SCHEDA FILM
- TITOLO: Morgenrøde
- DATA DI USCITA: 2014
- REGIA: Anders Elsrud Hultgreen
- SCENEGGIATURA: Anders Elsrud Hultgreen
- DURATA: 70′
«Sono stato mandato». Questo dice uno dei due personaggi di questo film all’altro: un emissario dunque. Mandato a fare cosa? Da chi? Verso quale meta? Per quale motivo?
Una fotografia bluastra e monocromatica fa da padrone nel lungo peregrinare di un uomo in un infinito deserto. Non un bianco e nero trascendente bensì un blu, glaciale e desolato. Il mondo nel quale questi uomini si muovono è, infatti, un mondo arrivato al suo capolinea e non prossimo alla nascita (un preciso momento, palesa questa condizione; un momento di grande lirismo).
Con l’avanzare del minutaggio viene fuori una straniante reiterazione (accentuata da immagini fortemente sghembe e inclinate che fanno sembrare il percorso dell’uomo un continuo salire e scendere dalla stessa montagna e un montaggio fondato sulla simmetria delle stesse azioni nel corso di diverse giornate) che amplifica la sensazione di spaesamento da parte dello spettatore il quale diventa automaticamente specchio delle sensazioni di queste anime vaganti, nulle e nel nulla.
Ci si perde dunque all’interno di gesti ripetuti (i cerchi che il credente traccia ogni notte a terra con dei piccoli idoli di pietra; gli incubi di vortici e fumo; la preghiera) in questa terra oramai avvelenata: l’acqua, l’elemento fondamentale per la vita, non può essere bevuta.

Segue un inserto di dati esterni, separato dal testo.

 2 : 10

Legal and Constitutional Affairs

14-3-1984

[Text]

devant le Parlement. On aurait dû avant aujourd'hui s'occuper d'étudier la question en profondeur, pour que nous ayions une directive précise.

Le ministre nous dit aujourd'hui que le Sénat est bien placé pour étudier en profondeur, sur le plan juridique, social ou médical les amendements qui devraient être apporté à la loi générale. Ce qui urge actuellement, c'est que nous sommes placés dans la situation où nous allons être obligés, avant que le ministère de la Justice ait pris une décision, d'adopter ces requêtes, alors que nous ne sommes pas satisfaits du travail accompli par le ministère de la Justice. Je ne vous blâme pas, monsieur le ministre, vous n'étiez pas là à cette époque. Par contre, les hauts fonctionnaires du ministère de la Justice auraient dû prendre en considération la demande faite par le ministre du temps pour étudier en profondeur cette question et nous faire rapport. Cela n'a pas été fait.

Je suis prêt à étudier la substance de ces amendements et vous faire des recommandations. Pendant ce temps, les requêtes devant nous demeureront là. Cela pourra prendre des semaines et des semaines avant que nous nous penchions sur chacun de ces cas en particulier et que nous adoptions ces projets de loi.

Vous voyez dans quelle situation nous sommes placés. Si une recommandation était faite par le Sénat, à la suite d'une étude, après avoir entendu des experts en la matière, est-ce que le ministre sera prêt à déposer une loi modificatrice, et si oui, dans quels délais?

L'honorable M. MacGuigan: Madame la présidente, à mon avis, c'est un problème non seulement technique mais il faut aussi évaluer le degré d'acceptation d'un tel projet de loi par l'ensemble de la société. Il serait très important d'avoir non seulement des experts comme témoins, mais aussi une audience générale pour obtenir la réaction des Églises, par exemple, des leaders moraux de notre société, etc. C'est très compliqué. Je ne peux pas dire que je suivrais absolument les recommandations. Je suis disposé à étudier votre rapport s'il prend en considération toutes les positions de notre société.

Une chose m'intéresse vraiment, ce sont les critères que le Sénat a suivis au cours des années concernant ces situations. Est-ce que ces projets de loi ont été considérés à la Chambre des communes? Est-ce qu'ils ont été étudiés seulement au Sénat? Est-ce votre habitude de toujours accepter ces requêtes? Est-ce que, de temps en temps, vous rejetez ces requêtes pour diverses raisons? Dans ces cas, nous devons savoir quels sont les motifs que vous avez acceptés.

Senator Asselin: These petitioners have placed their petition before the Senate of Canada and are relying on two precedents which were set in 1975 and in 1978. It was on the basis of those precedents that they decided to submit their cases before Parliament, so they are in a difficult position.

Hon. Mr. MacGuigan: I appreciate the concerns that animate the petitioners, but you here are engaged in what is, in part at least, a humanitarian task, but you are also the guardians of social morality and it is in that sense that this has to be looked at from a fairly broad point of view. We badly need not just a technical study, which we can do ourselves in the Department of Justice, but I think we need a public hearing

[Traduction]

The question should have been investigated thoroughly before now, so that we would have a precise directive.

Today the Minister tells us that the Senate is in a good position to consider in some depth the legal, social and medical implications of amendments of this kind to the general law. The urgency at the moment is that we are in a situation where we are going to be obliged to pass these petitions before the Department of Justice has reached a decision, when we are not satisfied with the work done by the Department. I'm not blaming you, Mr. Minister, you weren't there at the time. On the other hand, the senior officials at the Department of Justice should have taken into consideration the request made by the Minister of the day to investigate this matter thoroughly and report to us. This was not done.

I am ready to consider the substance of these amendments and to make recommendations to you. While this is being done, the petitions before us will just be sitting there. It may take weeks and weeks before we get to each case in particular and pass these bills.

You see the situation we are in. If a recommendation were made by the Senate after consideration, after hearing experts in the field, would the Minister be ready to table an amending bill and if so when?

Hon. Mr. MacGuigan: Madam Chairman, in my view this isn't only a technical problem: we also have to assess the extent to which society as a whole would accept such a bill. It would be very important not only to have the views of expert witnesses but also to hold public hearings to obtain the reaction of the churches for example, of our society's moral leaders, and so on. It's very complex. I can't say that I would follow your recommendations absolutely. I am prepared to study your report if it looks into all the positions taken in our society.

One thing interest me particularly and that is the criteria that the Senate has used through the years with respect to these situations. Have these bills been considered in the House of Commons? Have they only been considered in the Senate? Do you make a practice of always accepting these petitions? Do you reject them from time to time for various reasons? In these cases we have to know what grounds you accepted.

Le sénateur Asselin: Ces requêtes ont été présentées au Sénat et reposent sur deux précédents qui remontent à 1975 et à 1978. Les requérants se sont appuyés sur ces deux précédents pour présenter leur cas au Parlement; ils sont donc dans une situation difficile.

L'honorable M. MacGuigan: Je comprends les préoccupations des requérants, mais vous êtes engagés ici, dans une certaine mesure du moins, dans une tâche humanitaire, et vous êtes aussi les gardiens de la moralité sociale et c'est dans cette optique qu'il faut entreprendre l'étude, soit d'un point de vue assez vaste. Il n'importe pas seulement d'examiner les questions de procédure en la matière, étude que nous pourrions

Il nichilista affresco dipinto da Anders Elsrud Hultgreen non sembra lasciare scampo ai due uomini sulla scena: da una parte la forza trainante della fede di un uomo che nonostante tutto continua a pregare il suo dio; dall’altra la forza trainante della sopravvivenza animale di chi non crede più a niente e lancia addirittura i piccoli idoli di pietra (alla fine del loro viaggio) contro un’enorme roccia, santuario davanti al quale entrambi sono posti e che, una volta raggiunto – fuori dall’inquadratura (si noti questo particolare) – reagisce lasciando sgomento il miscredente. Non c’è nulla per lui in quella roccia: il suo viaggio è nullo. Il fedele, colpito più volte e privato dei suoi idoli, non può fare altro che rimanere al suolo, orfano anche di quella speranza che fu l’unico suo appiglio nel corso dell’estenuante viaggio.
La totale assenza di qualunque sentimento che non sia la diffidenza fa scontrare gli unici due (a quanto pare) esseri viventi rimasti sulla terra persino nel momento della fine, quando nient’altro è rimasto se non la fede e l’istinto. Asciugando totalmente la pellicola e portandola ad una condizione di assoluta semplicità formale, il regista imprime una carica espressiva alla sua opera tale che ogni inquadratura e ogni suono (da sottolineare l’accompagnamento sonoro che si potrebbe definire “ancestrale”) diventano portatori di sensazioni di incredibile purezza. Un paradosso curioso, invero: purificare totalmente la propria opera al fine di conferirle una potenza espressiva priva di filtri, atta però – è qui che il tutto diventa curioso – alla rappresentazione di un mondo e di un era oramai annichilita.